Dan himself is one such individual. Having just turned 60, he relates his journey from Catford to Dubai, via a calamitous career in sports management, a doomed love affair with a quantum physicist, and several brief encounters with David Bowie. In the 80s he won a vindaloo-eating contest and had a Monty Python-esque run-in with some Maoist student revolutionaries. The novel is populated by amusing oddballs, including one character who belongs to an international bollard appreciation society, and another who superstitiously smears caviar on to a lottery ticket in the hope of “giving it a taste of wealth”.
There’s a thin plot, centring on the shenanigans of expat wheeler-dealers, but it’s the narrative voice that drives the novel. Dan is a sleazy, irreverent raconteur who revels in off-key, sardonic hyperbole, whether exalting the Emirati criminal justice system (“What have human rights actually done for you? Lately?”) or channelling the can-do rhetoric of self-help (“sitting on your backside, waiting for the lobster thermidor to fly into your mouth, doesn’t get you very far”). The blithely abbreviated “and” in a passing reference to “war ’n’ starvation” pretty much sums him up.
Fischer is a companionable storyteller, even if the sheer relentlessness of his shtick evokes the strained jocularity of a cruise ship entertainer. Dan’s yarns are punctuated by catchphrases that feel like world-weary sighs. “It was a different era” – uttered no fewer than 22 times – is one; “You arrive unprepared” is another. Aphoristic pronouncements are backed up with bored citations: “Someone said so, somewhere, sometime.” A sense of incipient apathy comes through in occasional melancholic musings on ageing, the pettiness of divorce and the spectre of death. But these, too, are relatively unsentimental. “Either there’s a big plan, so I’ll be redirected somewhere, or there isn’t.”
Dan takes nothing seriously, least of all crypto: “I’m here for the loot and the laughs. It’s fun to throw a brick through a window. Revolutions don’t turn the world upside down … They change things a little.” We might say that he and his crypto brethren are an avatar for what’s left of social mobility in 21st-century Britain, but so earnest an interpretation would go against the spirit of this novel. More prosaically, Dan is a study in the stubborn immutability of character, best exemplified by his eccentric insistence on calling Jaffa Cakes “Jaffa biscuits”, despite the 1991 court ruling determining that they are indeed cakes.
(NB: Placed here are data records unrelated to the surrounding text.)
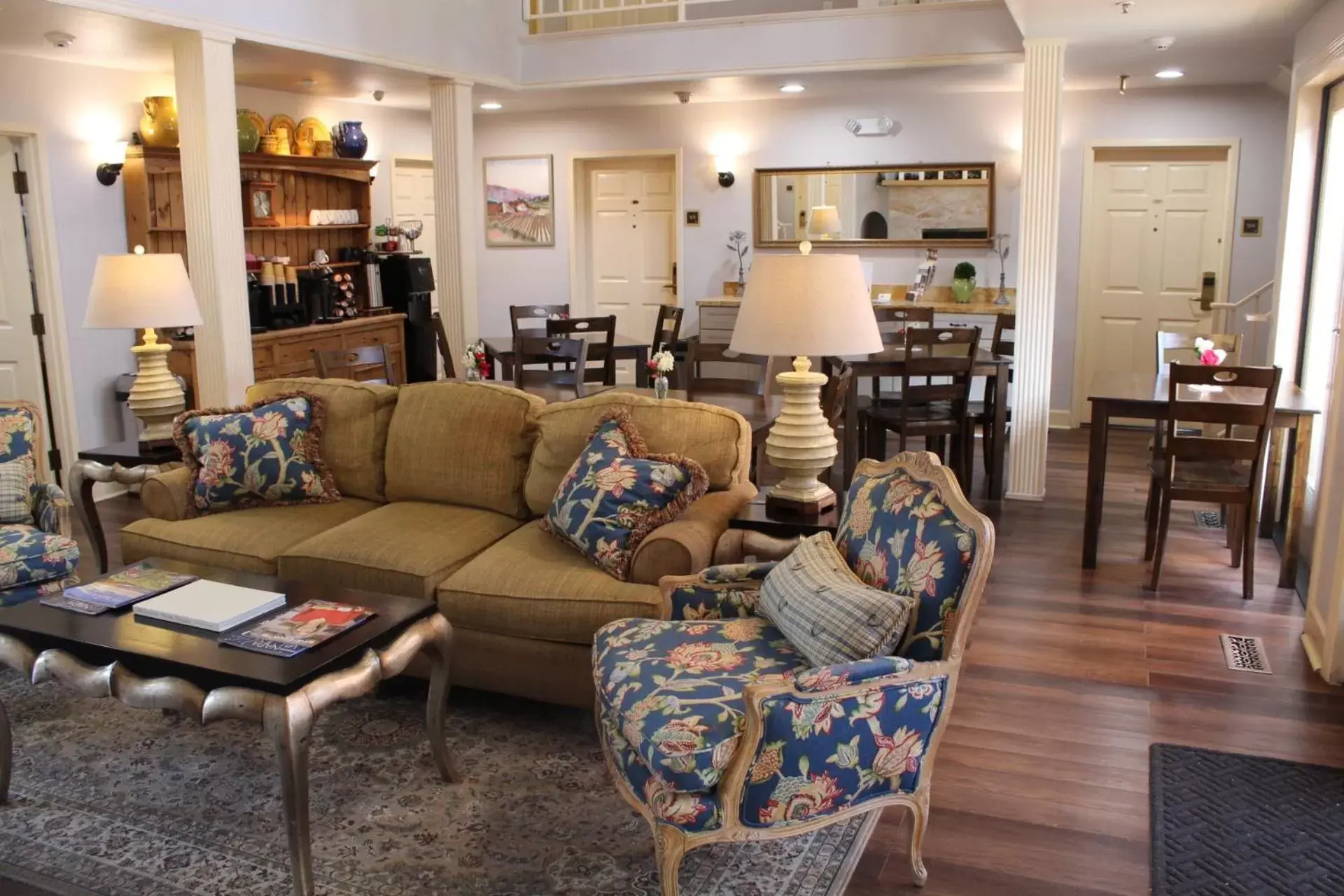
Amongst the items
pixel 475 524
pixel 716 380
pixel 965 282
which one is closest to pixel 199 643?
pixel 475 524

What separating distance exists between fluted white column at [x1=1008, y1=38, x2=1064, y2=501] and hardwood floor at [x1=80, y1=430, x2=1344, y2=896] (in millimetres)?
605

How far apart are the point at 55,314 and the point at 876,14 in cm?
519

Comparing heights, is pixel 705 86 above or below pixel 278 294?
above

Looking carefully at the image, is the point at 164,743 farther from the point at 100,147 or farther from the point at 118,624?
the point at 100,147

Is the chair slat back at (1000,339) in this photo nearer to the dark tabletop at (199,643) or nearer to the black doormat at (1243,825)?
the black doormat at (1243,825)

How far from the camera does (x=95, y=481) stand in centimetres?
433

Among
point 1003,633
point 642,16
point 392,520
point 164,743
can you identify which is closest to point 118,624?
point 164,743

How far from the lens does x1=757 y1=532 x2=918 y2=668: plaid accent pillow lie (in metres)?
2.52

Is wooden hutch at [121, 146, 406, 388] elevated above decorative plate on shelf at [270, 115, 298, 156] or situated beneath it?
situated beneath

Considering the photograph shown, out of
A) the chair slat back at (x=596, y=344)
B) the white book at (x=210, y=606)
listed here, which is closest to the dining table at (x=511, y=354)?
the chair slat back at (x=596, y=344)

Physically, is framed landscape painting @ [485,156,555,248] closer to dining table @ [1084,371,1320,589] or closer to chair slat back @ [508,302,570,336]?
chair slat back @ [508,302,570,336]

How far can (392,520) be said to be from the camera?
151 inches

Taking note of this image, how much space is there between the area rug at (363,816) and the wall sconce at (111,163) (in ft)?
12.7

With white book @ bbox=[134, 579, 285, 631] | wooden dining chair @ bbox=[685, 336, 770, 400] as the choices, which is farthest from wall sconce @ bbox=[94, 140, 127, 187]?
white book @ bbox=[134, 579, 285, 631]
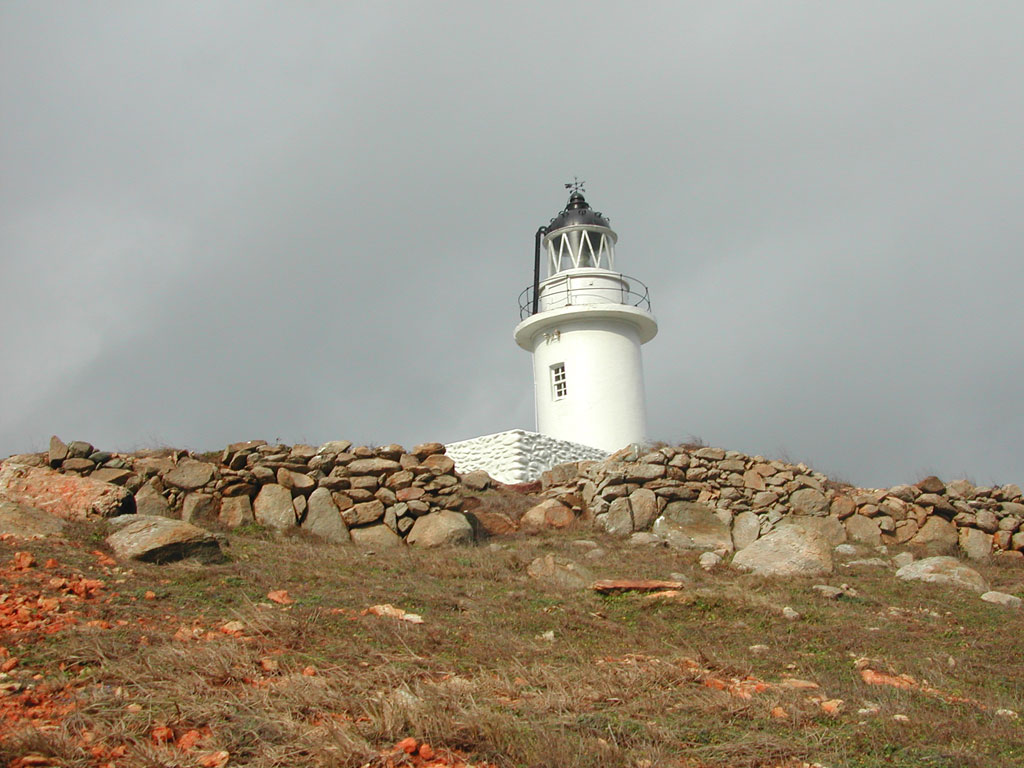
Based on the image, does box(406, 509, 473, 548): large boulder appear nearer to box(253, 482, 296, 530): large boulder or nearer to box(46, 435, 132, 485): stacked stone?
box(253, 482, 296, 530): large boulder

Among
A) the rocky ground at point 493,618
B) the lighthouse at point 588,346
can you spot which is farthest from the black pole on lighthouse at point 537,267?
the rocky ground at point 493,618

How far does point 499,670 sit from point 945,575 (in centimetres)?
845

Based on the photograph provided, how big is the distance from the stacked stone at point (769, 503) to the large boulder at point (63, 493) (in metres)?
8.30

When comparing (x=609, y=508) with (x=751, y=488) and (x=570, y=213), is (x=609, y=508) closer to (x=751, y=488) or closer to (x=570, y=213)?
(x=751, y=488)

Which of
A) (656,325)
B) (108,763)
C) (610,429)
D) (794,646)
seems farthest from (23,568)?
(656,325)

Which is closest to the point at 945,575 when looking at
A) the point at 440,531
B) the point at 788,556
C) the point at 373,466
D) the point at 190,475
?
the point at 788,556

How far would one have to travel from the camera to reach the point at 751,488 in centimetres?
1797

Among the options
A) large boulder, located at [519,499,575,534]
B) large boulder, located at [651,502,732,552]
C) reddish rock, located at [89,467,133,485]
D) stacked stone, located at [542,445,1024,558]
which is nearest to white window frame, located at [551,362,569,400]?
stacked stone, located at [542,445,1024,558]

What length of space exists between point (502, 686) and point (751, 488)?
12.1 metres

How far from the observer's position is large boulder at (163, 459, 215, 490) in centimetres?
1397

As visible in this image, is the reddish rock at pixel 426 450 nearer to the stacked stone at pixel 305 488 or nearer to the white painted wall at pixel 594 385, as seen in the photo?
the stacked stone at pixel 305 488

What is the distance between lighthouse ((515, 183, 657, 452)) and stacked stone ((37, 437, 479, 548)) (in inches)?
385

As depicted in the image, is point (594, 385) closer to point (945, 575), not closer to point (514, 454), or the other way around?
Result: point (514, 454)

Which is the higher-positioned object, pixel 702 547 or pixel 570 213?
pixel 570 213
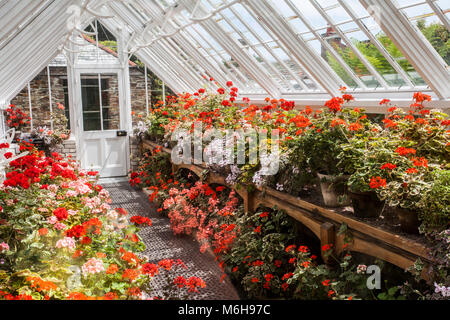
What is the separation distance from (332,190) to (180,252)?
2259 mm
In an ever-changing world, some people can be relied upon to remain fully themselves. Fischer, who is just a few years older than his narrator, made a literary splash in the 90s with novels including The Thought Gang, a surreal caper about a philosopher turned bank robber. Thirty years on, he has conceived another renegade chancer; the storytelling is zippier here, and the absurdism slightly dialled down, but the jaunty voice and cynical, compulsively wisecracking comic sensibility are unchanged. Perhaps the face on the dial of that Mickey Mouse timepiece is the author’s own. For Dan, at least, the watch holds meaning: “Not sure what entirely, but it says something. Cheap junk, granted. Well battered. But it works. Still in the game.”